Según Spínola, la deuda se debe principalmente a servicios de perforación y contratos integrales realizados por las subsidiarias de Grupo Carso, así como a operaciones dentro de la división de hidrocarburos. Preocupa que algunos de estos pagos estén pendientes desde hace casi dos años, y una parte significativa del monto total no ha sido formalmente reconocida por Pemex, lo que complica su cobro inmediato. En sus propias palabras, “estamos hablando ya de deudas que en algunos casos pasan del año y medio”.
Para contextualizar la magnitud de la situación, el pasivo que Pemex mantiene con Grupo Carso representa aproximadamente una tercera parte de la cartera total de la compañía. A finales del primer trimestre de 2025, Pemex ya acumulaba adeudos con proveedores que rondan los 404,000 millones de pesos, equivalentes a unos 20,200 millones de dólares.

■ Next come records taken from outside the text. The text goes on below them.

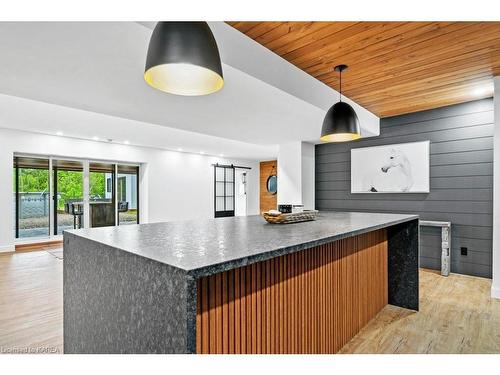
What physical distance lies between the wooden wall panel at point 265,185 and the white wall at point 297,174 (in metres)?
3.94

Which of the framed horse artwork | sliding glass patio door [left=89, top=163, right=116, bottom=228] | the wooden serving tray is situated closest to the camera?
the wooden serving tray

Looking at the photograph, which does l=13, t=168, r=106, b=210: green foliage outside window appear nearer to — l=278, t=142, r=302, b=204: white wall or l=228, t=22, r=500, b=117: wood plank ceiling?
l=278, t=142, r=302, b=204: white wall

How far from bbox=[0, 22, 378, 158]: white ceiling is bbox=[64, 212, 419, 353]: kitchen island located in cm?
127

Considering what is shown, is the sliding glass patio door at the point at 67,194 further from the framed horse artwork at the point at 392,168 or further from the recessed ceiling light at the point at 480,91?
the recessed ceiling light at the point at 480,91

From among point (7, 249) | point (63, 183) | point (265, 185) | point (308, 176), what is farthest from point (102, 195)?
point (265, 185)

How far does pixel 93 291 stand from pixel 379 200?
15.0 ft

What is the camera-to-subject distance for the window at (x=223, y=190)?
909cm

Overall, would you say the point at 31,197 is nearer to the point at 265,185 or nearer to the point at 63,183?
the point at 63,183

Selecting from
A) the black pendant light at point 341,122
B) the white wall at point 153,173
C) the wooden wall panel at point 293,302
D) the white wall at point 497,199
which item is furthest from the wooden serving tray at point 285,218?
the white wall at point 153,173

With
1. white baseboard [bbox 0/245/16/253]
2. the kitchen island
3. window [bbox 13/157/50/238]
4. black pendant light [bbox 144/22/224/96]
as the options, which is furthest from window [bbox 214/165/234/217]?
black pendant light [bbox 144/22/224/96]

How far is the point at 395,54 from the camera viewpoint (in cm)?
267

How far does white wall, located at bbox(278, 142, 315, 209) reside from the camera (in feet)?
17.7
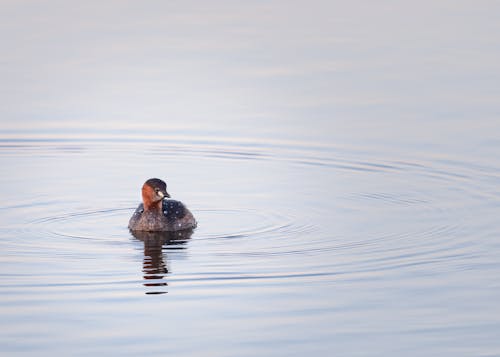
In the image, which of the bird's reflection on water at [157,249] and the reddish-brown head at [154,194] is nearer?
the bird's reflection on water at [157,249]

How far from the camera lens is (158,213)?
17.7m

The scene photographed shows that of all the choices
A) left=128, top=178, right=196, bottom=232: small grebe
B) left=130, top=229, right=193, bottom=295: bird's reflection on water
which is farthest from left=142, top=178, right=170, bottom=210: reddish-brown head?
left=130, top=229, right=193, bottom=295: bird's reflection on water

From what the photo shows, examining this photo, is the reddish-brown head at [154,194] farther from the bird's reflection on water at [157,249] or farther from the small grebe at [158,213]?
the bird's reflection on water at [157,249]

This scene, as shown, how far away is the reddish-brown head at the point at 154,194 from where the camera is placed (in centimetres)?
1773

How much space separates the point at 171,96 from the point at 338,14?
10629 millimetres

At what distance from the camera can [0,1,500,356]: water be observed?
42.8 ft

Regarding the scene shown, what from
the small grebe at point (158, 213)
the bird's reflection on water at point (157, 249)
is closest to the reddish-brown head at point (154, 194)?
the small grebe at point (158, 213)

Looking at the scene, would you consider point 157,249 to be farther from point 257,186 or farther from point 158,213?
point 257,186

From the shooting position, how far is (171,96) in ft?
82.5

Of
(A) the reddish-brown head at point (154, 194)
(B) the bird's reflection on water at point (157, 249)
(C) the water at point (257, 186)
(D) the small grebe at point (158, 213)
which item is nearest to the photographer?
(C) the water at point (257, 186)

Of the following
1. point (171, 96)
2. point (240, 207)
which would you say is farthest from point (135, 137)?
A: point (240, 207)

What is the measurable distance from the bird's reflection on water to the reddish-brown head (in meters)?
0.42

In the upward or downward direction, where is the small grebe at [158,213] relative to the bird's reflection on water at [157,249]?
upward

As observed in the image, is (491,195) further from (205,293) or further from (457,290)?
(205,293)
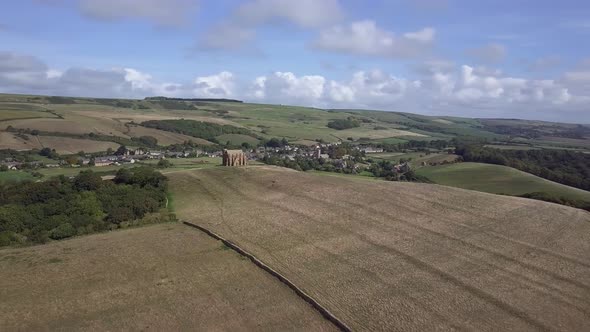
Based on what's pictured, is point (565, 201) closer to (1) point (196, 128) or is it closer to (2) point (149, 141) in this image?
(2) point (149, 141)

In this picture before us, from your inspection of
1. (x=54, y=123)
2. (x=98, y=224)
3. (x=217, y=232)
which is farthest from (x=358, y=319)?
(x=54, y=123)

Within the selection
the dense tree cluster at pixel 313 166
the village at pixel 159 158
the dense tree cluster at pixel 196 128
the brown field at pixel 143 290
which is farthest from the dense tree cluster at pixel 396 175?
the dense tree cluster at pixel 196 128

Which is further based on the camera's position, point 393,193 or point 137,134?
point 137,134

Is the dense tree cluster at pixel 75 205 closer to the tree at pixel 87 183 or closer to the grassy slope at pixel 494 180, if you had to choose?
the tree at pixel 87 183

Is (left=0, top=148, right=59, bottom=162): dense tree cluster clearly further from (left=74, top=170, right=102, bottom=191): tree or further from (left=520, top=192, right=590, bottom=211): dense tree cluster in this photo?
(left=520, top=192, right=590, bottom=211): dense tree cluster

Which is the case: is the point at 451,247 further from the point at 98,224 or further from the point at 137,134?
the point at 137,134

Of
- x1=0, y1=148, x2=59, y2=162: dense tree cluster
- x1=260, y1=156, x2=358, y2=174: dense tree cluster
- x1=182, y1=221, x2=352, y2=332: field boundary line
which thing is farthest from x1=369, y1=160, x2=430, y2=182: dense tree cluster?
x1=0, y1=148, x2=59, y2=162: dense tree cluster

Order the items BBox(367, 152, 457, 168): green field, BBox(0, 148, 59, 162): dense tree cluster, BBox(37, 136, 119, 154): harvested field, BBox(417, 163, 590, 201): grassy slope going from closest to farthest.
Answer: BBox(417, 163, 590, 201): grassy slope < BBox(0, 148, 59, 162): dense tree cluster < BBox(37, 136, 119, 154): harvested field < BBox(367, 152, 457, 168): green field

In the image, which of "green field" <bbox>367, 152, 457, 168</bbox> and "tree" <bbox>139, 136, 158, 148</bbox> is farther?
"tree" <bbox>139, 136, 158, 148</bbox>
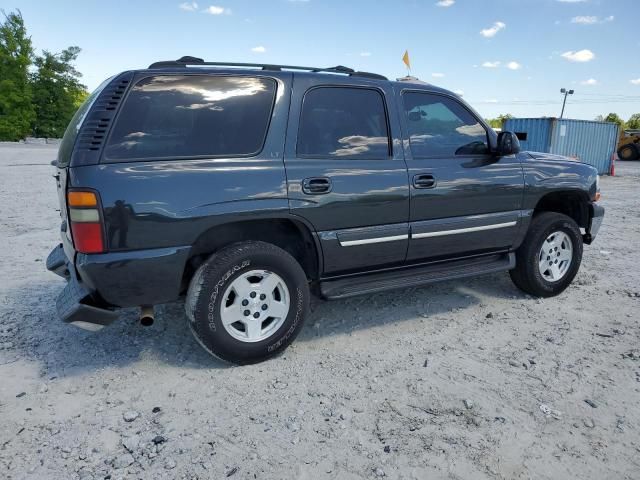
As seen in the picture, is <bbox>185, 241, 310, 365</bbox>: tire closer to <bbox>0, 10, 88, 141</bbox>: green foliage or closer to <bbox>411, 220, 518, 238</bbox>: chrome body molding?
<bbox>411, 220, 518, 238</bbox>: chrome body molding

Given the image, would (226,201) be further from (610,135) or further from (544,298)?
(610,135)

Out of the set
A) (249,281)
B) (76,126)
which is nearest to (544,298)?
(249,281)

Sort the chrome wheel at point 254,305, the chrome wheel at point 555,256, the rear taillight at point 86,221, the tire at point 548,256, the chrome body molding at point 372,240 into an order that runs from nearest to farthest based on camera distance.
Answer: the rear taillight at point 86,221
the chrome wheel at point 254,305
the chrome body molding at point 372,240
the tire at point 548,256
the chrome wheel at point 555,256

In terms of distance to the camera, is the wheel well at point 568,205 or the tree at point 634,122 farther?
the tree at point 634,122

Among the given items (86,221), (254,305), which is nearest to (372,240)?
(254,305)

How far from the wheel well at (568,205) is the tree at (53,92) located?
5478 cm

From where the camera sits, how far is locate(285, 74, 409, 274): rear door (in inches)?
125

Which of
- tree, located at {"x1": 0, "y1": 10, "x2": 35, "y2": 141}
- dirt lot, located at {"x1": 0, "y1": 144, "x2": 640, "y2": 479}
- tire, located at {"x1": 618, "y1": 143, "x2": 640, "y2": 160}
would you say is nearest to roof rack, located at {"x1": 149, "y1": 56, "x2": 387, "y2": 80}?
dirt lot, located at {"x1": 0, "y1": 144, "x2": 640, "y2": 479}

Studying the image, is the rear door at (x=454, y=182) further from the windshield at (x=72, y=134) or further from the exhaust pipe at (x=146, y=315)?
the windshield at (x=72, y=134)

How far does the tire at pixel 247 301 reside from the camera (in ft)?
9.66

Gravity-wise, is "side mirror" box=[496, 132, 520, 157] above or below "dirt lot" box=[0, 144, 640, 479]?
above

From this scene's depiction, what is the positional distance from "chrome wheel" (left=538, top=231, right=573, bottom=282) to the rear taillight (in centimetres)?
367

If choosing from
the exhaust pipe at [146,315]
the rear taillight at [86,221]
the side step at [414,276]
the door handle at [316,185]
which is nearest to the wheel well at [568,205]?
the side step at [414,276]

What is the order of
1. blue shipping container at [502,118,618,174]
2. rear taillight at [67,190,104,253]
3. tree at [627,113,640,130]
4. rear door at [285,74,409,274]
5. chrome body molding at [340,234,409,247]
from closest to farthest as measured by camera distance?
rear taillight at [67,190,104,253], rear door at [285,74,409,274], chrome body molding at [340,234,409,247], blue shipping container at [502,118,618,174], tree at [627,113,640,130]
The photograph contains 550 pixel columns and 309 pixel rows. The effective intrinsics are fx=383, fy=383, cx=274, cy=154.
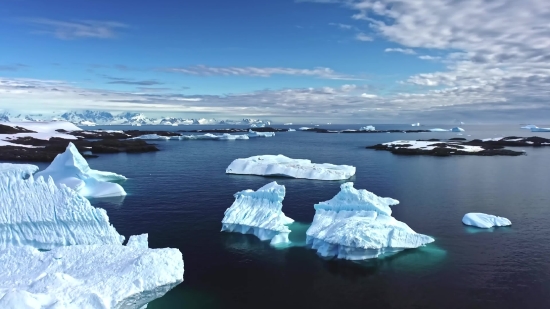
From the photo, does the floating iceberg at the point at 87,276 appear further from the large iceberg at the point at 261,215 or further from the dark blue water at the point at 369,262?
the large iceberg at the point at 261,215

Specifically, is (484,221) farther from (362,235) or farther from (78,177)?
(78,177)

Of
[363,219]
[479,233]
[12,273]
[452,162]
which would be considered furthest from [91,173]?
[452,162]

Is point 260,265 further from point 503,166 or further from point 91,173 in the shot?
point 503,166

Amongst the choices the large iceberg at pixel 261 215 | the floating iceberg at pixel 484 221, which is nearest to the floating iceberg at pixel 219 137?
the large iceberg at pixel 261 215

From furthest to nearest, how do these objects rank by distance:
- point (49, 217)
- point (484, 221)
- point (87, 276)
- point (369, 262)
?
point (484, 221)
point (369, 262)
point (49, 217)
point (87, 276)

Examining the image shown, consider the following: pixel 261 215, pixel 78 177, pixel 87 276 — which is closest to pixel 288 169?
pixel 261 215

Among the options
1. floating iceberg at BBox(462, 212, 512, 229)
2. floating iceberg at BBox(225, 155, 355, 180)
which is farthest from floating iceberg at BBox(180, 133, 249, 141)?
floating iceberg at BBox(462, 212, 512, 229)
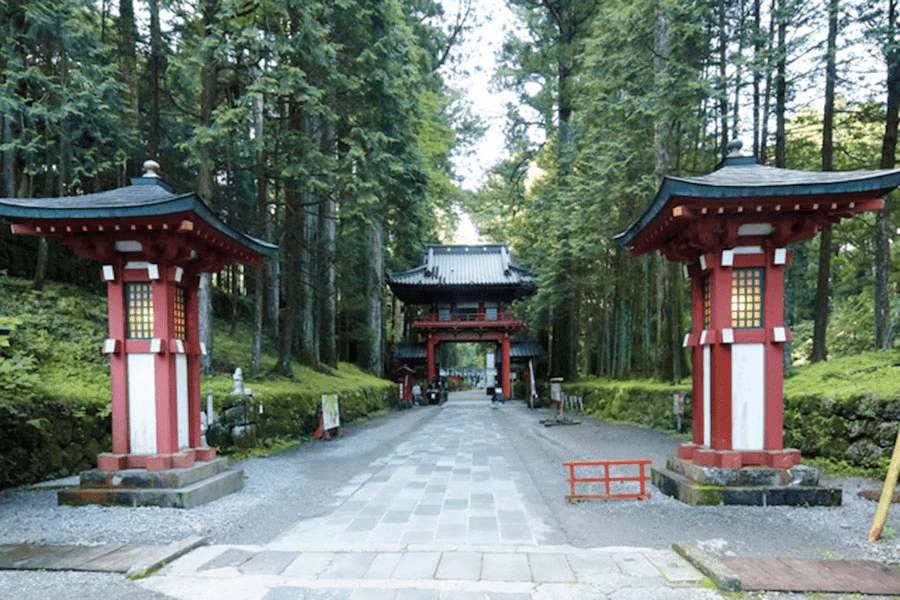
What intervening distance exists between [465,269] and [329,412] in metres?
16.3

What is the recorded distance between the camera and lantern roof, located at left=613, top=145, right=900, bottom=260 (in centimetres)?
524

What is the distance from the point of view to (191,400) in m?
6.70

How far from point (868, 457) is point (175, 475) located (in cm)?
883

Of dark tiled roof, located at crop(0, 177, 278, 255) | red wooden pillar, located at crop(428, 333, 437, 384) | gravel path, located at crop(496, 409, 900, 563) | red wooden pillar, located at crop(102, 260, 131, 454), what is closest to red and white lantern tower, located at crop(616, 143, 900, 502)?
gravel path, located at crop(496, 409, 900, 563)

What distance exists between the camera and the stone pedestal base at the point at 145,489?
569 centimetres

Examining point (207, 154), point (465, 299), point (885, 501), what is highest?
point (207, 154)

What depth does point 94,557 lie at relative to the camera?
4113 mm

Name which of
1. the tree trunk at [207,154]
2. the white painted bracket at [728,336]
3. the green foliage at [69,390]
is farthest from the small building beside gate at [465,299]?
the white painted bracket at [728,336]

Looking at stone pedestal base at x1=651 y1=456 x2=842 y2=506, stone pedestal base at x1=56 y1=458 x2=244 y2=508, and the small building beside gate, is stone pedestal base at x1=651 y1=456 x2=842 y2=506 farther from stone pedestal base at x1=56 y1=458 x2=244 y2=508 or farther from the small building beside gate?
the small building beside gate

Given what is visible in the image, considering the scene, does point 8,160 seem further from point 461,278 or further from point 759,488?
point 461,278

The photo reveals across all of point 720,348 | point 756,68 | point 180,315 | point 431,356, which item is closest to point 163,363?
point 180,315

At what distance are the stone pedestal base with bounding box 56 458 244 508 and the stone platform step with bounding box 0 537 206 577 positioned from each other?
4.29ft

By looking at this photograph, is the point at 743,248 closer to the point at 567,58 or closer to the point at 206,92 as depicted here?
the point at 206,92

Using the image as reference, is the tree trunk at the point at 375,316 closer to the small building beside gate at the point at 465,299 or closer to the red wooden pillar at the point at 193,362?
the small building beside gate at the point at 465,299
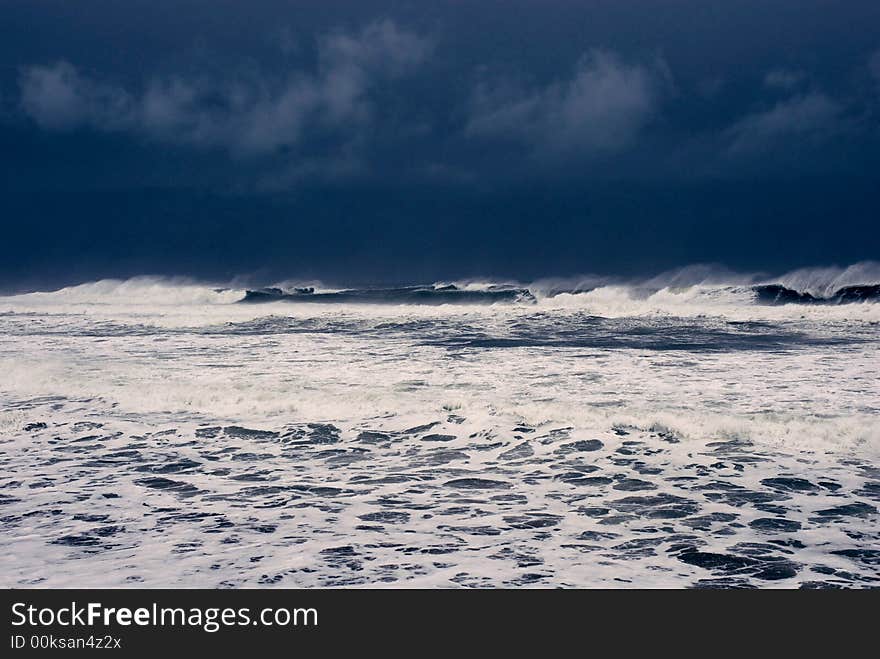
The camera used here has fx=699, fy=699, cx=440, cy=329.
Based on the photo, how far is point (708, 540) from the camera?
4.45 meters

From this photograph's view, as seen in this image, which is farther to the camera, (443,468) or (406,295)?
(406,295)

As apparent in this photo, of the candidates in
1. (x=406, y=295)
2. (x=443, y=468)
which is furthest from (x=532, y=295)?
(x=443, y=468)

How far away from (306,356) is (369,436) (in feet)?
21.6

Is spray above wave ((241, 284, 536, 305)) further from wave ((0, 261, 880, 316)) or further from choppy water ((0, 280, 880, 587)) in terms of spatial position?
choppy water ((0, 280, 880, 587))

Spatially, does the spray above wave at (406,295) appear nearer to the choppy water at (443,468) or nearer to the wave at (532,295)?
the wave at (532,295)

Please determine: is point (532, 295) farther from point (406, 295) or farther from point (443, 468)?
point (443, 468)

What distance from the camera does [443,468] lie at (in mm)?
6289

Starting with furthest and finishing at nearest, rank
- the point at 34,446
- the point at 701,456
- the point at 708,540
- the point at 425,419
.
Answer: the point at 425,419 → the point at 34,446 → the point at 701,456 → the point at 708,540

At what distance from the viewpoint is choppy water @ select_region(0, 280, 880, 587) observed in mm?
4125

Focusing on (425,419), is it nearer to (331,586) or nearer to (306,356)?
(331,586)

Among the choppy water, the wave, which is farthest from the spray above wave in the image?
the choppy water

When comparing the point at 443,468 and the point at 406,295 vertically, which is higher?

Hay una creciente inquietud entre proveedores, pues la Asociación Mexicana de Empresas de Servicios Petroleros (Amespac) ha alertado que muchos de ellos podrían enfrentar dificultades operativas a partir de julio debido a la morosidad en los pagos de Pemex. La Coparmex también ha denunciado actos de corrupción dentro de la petrolera que agravan aún más la crisis de liquidez, especialmente entre pequeñas y medianas empresas en estados como Tabasco, Veracruz y Tamaulipas.
No obstante, Grupo Carso ha manifestado su intención de continuar las asociaciones con Pemex, buscando nuevas oportunidades mediante contratos mixtos que, según Spínola, ofrecen mejores garantías de pago. Esta estrategia se convierte en un foco relevante dentro del sector, ya que demuestra la adaptabilidad de Grupo Carso frente a la situación incierta de Pemex.
Además, el conglomerado ha mostrado un interés renovado en el sector energético tras adquirir el 49.9% de la subsidiaria mexicana de Talos Energy en mayo de 2023, y recientemente, en junio de 2024, la compra de PetroBal Operaciones Upstream por 530 millones de dólares. Sin embargo, analistas del BBVA advierten que los proyectos en los que participa Grupo Carso enfrentan retos técnicos y financieros, lo que limitará su impacto positivo en los ingresos en el corto plazo.
La información presentada corresponde a la fecha de publicación original (2025-07-23 02:30:00). En un entorno económico y financiero tan dinámico, las decisiones que Pemex y sus socios tomen tendrán un impacto significativo en el futuro de la industria energética de México.